**TASK GOAL:**
Quote the listing below in its entirety.

##########

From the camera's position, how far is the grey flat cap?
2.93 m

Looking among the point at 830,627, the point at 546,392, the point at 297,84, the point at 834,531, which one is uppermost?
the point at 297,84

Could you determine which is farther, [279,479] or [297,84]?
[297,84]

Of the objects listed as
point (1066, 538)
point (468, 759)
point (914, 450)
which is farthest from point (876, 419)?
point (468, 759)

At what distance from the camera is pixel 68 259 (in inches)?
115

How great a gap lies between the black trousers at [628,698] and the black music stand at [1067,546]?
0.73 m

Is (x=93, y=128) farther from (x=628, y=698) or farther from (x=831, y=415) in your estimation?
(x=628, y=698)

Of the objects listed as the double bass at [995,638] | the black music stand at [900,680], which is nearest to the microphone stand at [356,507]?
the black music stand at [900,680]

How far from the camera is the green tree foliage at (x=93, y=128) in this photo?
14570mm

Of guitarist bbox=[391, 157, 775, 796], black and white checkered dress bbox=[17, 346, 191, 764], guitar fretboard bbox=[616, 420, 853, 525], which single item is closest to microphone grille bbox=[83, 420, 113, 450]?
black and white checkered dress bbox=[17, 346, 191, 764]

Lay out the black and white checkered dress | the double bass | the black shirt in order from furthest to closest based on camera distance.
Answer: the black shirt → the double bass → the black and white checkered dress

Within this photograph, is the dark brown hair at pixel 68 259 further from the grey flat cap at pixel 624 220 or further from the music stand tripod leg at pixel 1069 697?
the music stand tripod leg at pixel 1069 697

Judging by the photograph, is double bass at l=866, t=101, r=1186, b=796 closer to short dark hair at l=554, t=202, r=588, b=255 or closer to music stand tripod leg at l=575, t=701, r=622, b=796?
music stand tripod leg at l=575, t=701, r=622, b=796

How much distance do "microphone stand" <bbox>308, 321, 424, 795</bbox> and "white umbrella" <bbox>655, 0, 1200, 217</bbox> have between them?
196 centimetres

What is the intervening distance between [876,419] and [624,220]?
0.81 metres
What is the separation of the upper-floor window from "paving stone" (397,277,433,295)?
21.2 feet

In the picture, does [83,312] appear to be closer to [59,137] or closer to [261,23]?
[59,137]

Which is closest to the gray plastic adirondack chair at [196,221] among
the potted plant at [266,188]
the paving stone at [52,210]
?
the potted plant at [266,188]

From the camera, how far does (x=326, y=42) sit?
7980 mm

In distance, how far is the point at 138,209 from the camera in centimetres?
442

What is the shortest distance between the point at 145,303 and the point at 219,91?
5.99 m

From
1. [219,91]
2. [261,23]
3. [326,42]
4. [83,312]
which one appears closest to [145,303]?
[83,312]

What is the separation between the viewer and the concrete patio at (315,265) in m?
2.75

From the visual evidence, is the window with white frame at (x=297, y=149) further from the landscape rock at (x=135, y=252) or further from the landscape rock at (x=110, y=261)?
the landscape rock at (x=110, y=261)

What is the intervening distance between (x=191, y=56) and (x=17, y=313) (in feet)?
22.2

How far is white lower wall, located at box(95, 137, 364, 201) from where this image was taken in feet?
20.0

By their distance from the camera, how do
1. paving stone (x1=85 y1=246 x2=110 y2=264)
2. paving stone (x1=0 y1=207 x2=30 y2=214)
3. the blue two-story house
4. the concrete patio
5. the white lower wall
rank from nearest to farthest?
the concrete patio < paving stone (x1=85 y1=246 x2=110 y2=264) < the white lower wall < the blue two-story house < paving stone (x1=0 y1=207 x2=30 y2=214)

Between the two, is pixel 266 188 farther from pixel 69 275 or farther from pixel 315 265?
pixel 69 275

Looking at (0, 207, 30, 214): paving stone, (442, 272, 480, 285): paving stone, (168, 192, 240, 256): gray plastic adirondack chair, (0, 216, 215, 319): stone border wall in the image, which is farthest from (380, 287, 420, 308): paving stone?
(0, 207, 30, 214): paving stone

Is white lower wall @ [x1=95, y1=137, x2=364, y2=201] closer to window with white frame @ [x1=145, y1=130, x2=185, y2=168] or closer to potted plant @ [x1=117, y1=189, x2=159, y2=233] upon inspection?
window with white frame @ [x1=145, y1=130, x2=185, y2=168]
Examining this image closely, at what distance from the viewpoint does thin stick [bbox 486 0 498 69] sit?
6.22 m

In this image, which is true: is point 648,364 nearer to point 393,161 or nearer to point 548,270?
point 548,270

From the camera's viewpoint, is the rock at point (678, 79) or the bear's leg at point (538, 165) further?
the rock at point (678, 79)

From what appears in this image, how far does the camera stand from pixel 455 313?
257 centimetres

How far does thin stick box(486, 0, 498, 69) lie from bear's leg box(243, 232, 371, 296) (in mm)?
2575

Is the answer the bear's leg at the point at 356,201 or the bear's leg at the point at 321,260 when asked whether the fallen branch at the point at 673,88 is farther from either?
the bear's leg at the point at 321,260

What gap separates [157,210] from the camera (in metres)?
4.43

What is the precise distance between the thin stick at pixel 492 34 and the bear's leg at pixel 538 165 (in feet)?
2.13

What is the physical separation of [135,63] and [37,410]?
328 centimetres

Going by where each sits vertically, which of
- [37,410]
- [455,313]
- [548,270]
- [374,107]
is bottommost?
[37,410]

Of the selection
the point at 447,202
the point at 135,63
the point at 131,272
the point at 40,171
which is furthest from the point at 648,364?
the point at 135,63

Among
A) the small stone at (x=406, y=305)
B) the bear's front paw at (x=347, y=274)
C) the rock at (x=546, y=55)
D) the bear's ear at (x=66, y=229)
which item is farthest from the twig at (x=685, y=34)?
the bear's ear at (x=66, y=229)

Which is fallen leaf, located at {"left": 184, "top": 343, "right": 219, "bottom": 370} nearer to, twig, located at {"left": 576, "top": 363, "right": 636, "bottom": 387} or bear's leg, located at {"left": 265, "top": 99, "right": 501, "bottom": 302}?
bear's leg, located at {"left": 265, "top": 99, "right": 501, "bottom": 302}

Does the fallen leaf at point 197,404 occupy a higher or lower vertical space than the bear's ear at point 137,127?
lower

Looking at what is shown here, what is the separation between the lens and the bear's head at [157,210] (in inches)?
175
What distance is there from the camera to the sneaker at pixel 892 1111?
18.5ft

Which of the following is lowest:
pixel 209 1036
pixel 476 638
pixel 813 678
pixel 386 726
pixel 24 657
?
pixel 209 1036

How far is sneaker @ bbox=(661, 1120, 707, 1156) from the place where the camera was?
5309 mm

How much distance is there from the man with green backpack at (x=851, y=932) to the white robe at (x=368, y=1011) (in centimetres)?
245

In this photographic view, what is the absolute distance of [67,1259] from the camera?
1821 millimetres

##########

**WORKED ANSWER:**
From the camera's position, how far is the grey flat cap?
2.93 m

Looking among the point at 830,627, the point at 546,392, the point at 297,84, the point at 834,531, which one is uppermost?
the point at 297,84

Could you determine which is farther, [279,479] or [297,84]?
[297,84]

Of the objects listed as
point (1066, 538)
point (468, 759)
point (914, 450)
which is farthest from point (876, 419)?
point (468, 759)

At what distance from the camera is pixel 68 259 (in inches)?
115

How great a gap lies between the black trousers at [628,698] and the black music stand at [1067,546]?
0.73 m

Is (x=93, y=128) farther from (x=628, y=698) or farther from (x=831, y=415) in your estimation?
(x=628, y=698)

Of the objects listed as the double bass at [995,638] | the black music stand at [900,680], which is nearest to the microphone stand at [356,507]?
the black music stand at [900,680]

How far from the camera is the green tree foliage at (x=93, y=128) in this photo?
14570mm

Of guitarist bbox=[391, 157, 775, 796], black and white checkered dress bbox=[17, 346, 191, 764], guitar fretboard bbox=[616, 420, 853, 525], which single item is closest to microphone grille bbox=[83, 420, 113, 450]?
black and white checkered dress bbox=[17, 346, 191, 764]

Lay out the black and white checkered dress | the double bass | the black shirt in order from furthest to closest based on camera distance.
Answer: the black shirt → the double bass → the black and white checkered dress

Within this photograph, is the dark brown hair at pixel 68 259 further from the grey flat cap at pixel 624 220 or further from the music stand tripod leg at pixel 1069 697?
the music stand tripod leg at pixel 1069 697

Judging by the photograph, is double bass at l=866, t=101, r=1186, b=796 closer to short dark hair at l=554, t=202, r=588, b=255 or closer to music stand tripod leg at l=575, t=701, r=622, b=796?
music stand tripod leg at l=575, t=701, r=622, b=796

How much distance do "microphone stand" <bbox>308, 321, 424, 795</bbox> and "white umbrella" <bbox>655, 0, 1200, 217</bbox> have between them?
196 centimetres

What is the intervening distance between [876,419] and [624,220]?
0.81 metres
What is the separation of the upper-floor window from "paving stone" (397,277,433,295)?
21.2 feet

In the picture, does [83,312] appear to be closer to [59,137] or closer to [261,23]?
[59,137]

Which is closest to the gray plastic adirondack chair at [196,221] among
the potted plant at [266,188]
the paving stone at [52,210]
?
the potted plant at [266,188]

From the camera, how far does (x=326, y=42) sit?
7980 mm

In distance, how far is the point at 138,209 from the camera in centimetres?
442

What is the shortest distance between the point at 145,303 and the point at 219,91?
5.99 m

From
1. [219,91]
2. [261,23]
3. [326,42]
4. [83,312]
which one appears closest to [145,303]?
[83,312]

What is the separation between the viewer and the concrete patio at (315,265) in m?
2.75

From the visual evidence, is the window with white frame at (x=297, y=149) further from the landscape rock at (x=135, y=252) or further from the landscape rock at (x=110, y=261)?
the landscape rock at (x=110, y=261)

What is the intervening distance between (x=191, y=56) and (x=17, y=313) (in feet)?
22.2

How far is white lower wall, located at box(95, 137, 364, 201) from where this image was taken in feet?
20.0

By their distance from the camera, how do
1. paving stone (x1=85 y1=246 x2=110 y2=264)
2. paving stone (x1=0 y1=207 x2=30 y2=214)
3. the blue two-story house
4. the concrete patio
5. the white lower wall
rank from nearest to farthest?
the concrete patio < paving stone (x1=85 y1=246 x2=110 y2=264) < the white lower wall < the blue two-story house < paving stone (x1=0 y1=207 x2=30 y2=214)

Between the two, is pixel 266 188 farther from pixel 69 275 or farther from pixel 315 265?
pixel 69 275

Looking at (0, 207, 30, 214): paving stone, (442, 272, 480, 285): paving stone, (168, 192, 240, 256): gray plastic adirondack chair, (0, 216, 215, 319): stone border wall in the image, which is farthest from (380, 287, 420, 308): paving stone?
(0, 207, 30, 214): paving stone

Is white lower wall @ [x1=95, y1=137, x2=364, y2=201] closer to window with white frame @ [x1=145, y1=130, x2=185, y2=168] or closer to potted plant @ [x1=117, y1=189, x2=159, y2=233] upon inspection?
window with white frame @ [x1=145, y1=130, x2=185, y2=168]
Examining this image closely, at what distance from the viewpoint does thin stick [bbox 486 0 498 69] sit?
6.22 m

In this image, which is true: is point 648,364 nearer to point 393,161 or nearer to point 548,270?
point 548,270

From the camera's viewpoint, is the rock at point (678, 79) or the bear's leg at point (538, 165) further?
the rock at point (678, 79)

From what appears in this image, how far does the camera stand from pixel 455 313?
257 centimetres

How far does thin stick box(486, 0, 498, 69) lie from bear's leg box(243, 232, 371, 296) (in mm)?
2575

Is the answer the bear's leg at the point at 356,201 or the bear's leg at the point at 321,260 when asked whether the fallen branch at the point at 673,88 is farther from either?
the bear's leg at the point at 321,260

What gap separates [157,210] from the camera (in metres)?
4.43

What is the precise distance between the thin stick at pixel 492 34 and the bear's leg at pixel 538 165 (in feet)?
2.13

What is the physical separation of [135,63] and [37,410]?
328 centimetres

Going by where each sits vertically, which of
- [37,410]
- [455,313]
- [548,270]
- [374,107]
is bottommost?
[37,410]

Of the selection
the point at 447,202
the point at 135,63
the point at 131,272
the point at 40,171
which is furthest from the point at 648,364?
the point at 135,63

Among
A) the small stone at (x=406, y=305)
B) the bear's front paw at (x=347, y=274)
C) the rock at (x=546, y=55)
D) the bear's ear at (x=66, y=229)
which item is farthest from the twig at (x=685, y=34)?
the bear's ear at (x=66, y=229)

Which is fallen leaf, located at {"left": 184, "top": 343, "right": 219, "bottom": 370} nearer to, twig, located at {"left": 576, "top": 363, "right": 636, "bottom": 387} or bear's leg, located at {"left": 265, "top": 99, "right": 501, "bottom": 302}?
bear's leg, located at {"left": 265, "top": 99, "right": 501, "bottom": 302}

Does the fallen leaf at point 197,404 occupy a higher or lower vertical space than the bear's ear at point 137,127?
lower

Looking at what is shown here, what is the separation between the lens and the bear's head at [157,210] (in inches)?
175
What distance is there from the camera to the sneaker at pixel 892 1111?
18.5ft

Which of the following is lowest:
pixel 209 1036
pixel 476 638
pixel 813 678
pixel 386 726
pixel 24 657
?
pixel 209 1036

How far is sneaker @ bbox=(661, 1120, 707, 1156) from the place where the camera was?
5309 mm

How much distance is there from the man with green backpack at (x=851, y=932) to the white robe at (x=368, y=1011) (in centimetres)?
245

In this photographic view, what is the absolute distance of [67,1259] from the camera?
1821 millimetres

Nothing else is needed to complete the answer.